I think i need some time off.

Content Warning: This blog entry talks about depression, and briefly about grooming.

I think I need some time off. I tell myself I can’t, my bank account tells me I can’t, the chores tell me I can’t. I want someone else to do this for me, do this for us.

Today, I cried multiple times in Callum’s arms before they left for work. I felt the weight of my responsibilities, and my anger for the world. I want to create, but it was never supposed to be like this. I am not an algorithm, a machine for the purpose of curation. I’m human, with thoughts and feelings, and things I want to share that are relevant and meaningful to me.

This work used to feel meaningful. Lately, it feels empty, like something was promised to me, and that promise wasn’t kept. I want to share my feelings, without being spoken down to, or even encouraged. I don’t want encouragement. I want everyone to be angry too. I want people on my side. I want this disillusionment to go away, for my hope for the world to recover.

Every day, I pray, and the less I see improvement, the more I pray. I don’t know if it helps, but I know I feel worse when I don’t do it.

I would say I don’t mean to complain, but I mean to complain. I have a lot to complain about. My neighborhood smells like shit because people don’t pick up after their dogs, so many people are rude to strangers, men at the gym take up too much space, groceries cost too much, it’s so hard living paycheck to paycheck, please stop looking at me, please stop talking to me, please, I don’t want to be here. Please, if this is how life will be, just release me gently in my sleep.

◆ Given request: Carry the blog entry about needing time off forward from its final sentence, keeping its first-person voice. The material that follows isn't needed for this.

◆ Collected material:
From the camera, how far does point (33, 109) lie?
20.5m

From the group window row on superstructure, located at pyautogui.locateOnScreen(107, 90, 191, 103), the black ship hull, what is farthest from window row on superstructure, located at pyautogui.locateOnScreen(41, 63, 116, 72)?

◆ The output:
My depression has been. . . constant. Something helps for a short amount of time, and then, inevitably, I am confronted with it again. Nothing is constant, especially not happiness. At least that’s what my brain tells me.

I journal most days, similar to this style, writing whatever comes up for me, even if it doesn’t make sense, even if it’s the most obnoxious negative bullshit I’ve ever seen in my life. I write because I need to, because I have to, because when I do, this warm tingly feeling comes over me, and the pit in my stomach starts to feel like something I cannot describe.

Lately, my inner teenager has been around more. Probably because I am so angry with the world. They were very angry too. I’ve been letting them take over my art more, and they have a lot to say. She has a lot to say? How do you gender yourself at a time when you didn’t even feel human? Sometimes she, sometimes they.

Lately, I remember a man in my church, a friend of the family, who was grooming me. The thoughts come up rapidly, just like this, at both high and low moments. I couldn’t understand why he looked at me like that, and why the adults around me were so okay with it. Did you really not see? Or were you pretending not to see? My inner teenager is very angry about that. I was always the one controlled even when I wasn’t the one doing anything wrong.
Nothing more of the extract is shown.